#### [FONTE]
Afirma-se que a fraternidade é o princípio pelo qual se faz o equilíbrio de direitos de liberdade, com os de igualdade, primando pela continuidade da vida social de forma harmônica, pacífica e duradoura e promovendo, ainda, a dignidade da pessoa humana. Dessa forma, o início da jornada deve se dar na exposição sobre a aproximação entre Direito e Moral, no constitucionalismo contemporâneo. Isso porque a fraternidade nada mais é do que uma atitude relacional entre as pessoas, construída a partir de um conceito de Moral, que se consubstancia no Direito, a partir de um princípio jurídico.
Em seguida, neste mesmo capítulo, defende-se a normatividade do preâmbulo da Constituição, e, por último, faz-se uma diferenciação entre os termos fraternidade, solidariedade e tolerância.
A partir desses apontamentos, e, uma vez sedimentada a possibilidade normativa da fraternidade, são apresentados os estudos sobre a sua construção semântico-normativa (como princípio constitucional brasileiro) e sua função jurídica.
1.1 DO DIREITO E DA MORAL NO CONSTITUCIONALISMO CONTEMPORÂNEO
A Moral foi posta em segundo plano pelo Direito por muito tempo, principalmente no movimento de positivação, em que se acreditava que a Moral seria importante apenas como fonte de construção da norma jurídica. Uma vez posto o comando legal, bastava a análise da tipificação no caso concreto, não restando espaço de avaliação da moralidade do ato cometido pelo agente.

#### [DADOS COLETADOS]

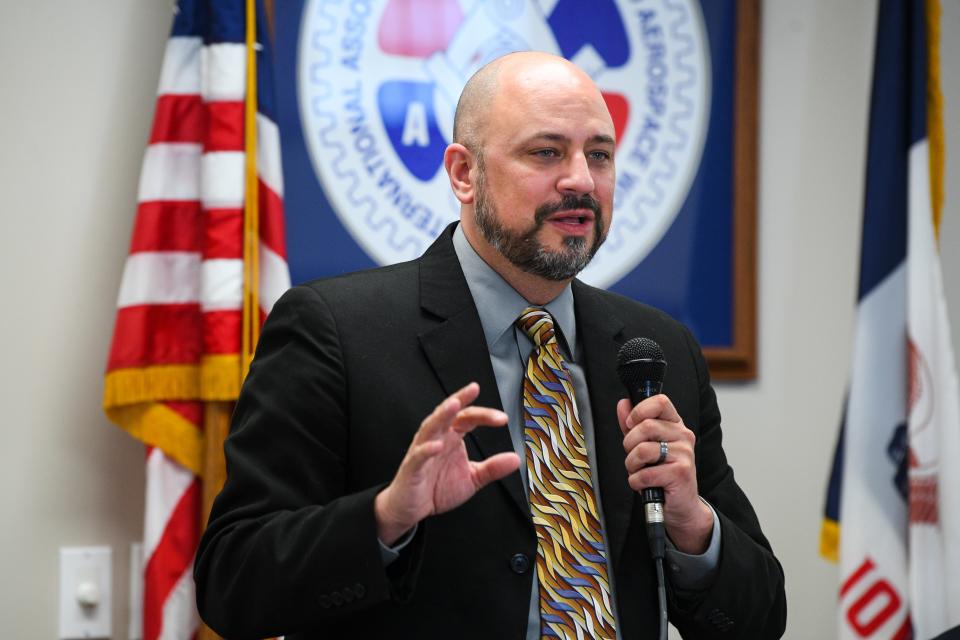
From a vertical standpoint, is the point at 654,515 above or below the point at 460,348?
below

#### [A FAZER]
• A. De acordo com o texto sobre a fraternidade, o equilíbrio de quais direitos se faz por meio desse princípio?
• B. Retome o texto sobre a fraternidade no ponto em que ele para e dê continuidade à seção sobre o Direito e a Moral.
Nenhuma das tarefas exige consultar a listagem.

#### [RESPOSTAS]
• A. Os direitos de liberdade com os de igualdade.

• B.
Este descompasso se deu pela dificuldade em se conceituar o que é Moral e definir a sua aplicabilidade, cientificamente. Ao Direito Positivo, que comporta apenas o sistema de afirmação/negação próprio da ciência moderna, não haveria espaço para a Moral. Assim, a resolução do caso concreto ficava adstrita à análise normativa.
Dworkin (2002) esclarece bem este ponto ao conceituar as regras: "as regras são aplicáveis à maneira do tudo-ou-nada. Dados os fatos que uma regra estipula, então ou a regra é válida, e neste caso a resposta que ela fornece deve ser aceita, ou não é válida, e neste caso em nada contribui para a decisão" (p.39).
A tarefa do julgador, no Direito Positivo, se resume, portanto, à moldagem do caso concreto à norma ou da escolha do melhor comando normativo para a resolução da situação-problema apresentada.
Em que pese a doutrina construída pelo Direito Positivo, Dimoulis (2006) assim escreve sobre o conceito de Moral, entrelaçando-a com a própria definição de justiça:
Em torno da definição da justiça e da moral se desenvolvem intermináveis controvérsias. Mesmo assim, a maioria dos doutrinadores modernos considera que a questão da justiça se confunde com a questão da moral. A moral estabelece os comportamentos justos
, ou seja, os comportamentos adequados e aceitos em determinada sociedade. Nesse sentido, a moral impõe aos membros da sociedade determinados padrões de comportamento, seguindo o critério do justo. Por sua vez, a pessoa que é moralmente correta deve fazer o justo adotando regras de comportamento conforme o ideal da justiça social.
Em palavras mais simples, a moral se identifica com a justiça porque nunca aquilo que é imoral pode ser considerado justo, nem aquilo que é visto como injusto pode ser considerado como moralmente correto (p. 16-17).
Para o autor, verifica-se que Justiça e Moral se relacionam em um comando ético interno ao sujeito, mas que será analisado pelo próprio agente e pela sociedade como um todo. A avaliação sobre a adequabilidade moral (ou justa) do ato dependerá dos costumes e da cultura daquela sociedade, inserida no espaço e tempo.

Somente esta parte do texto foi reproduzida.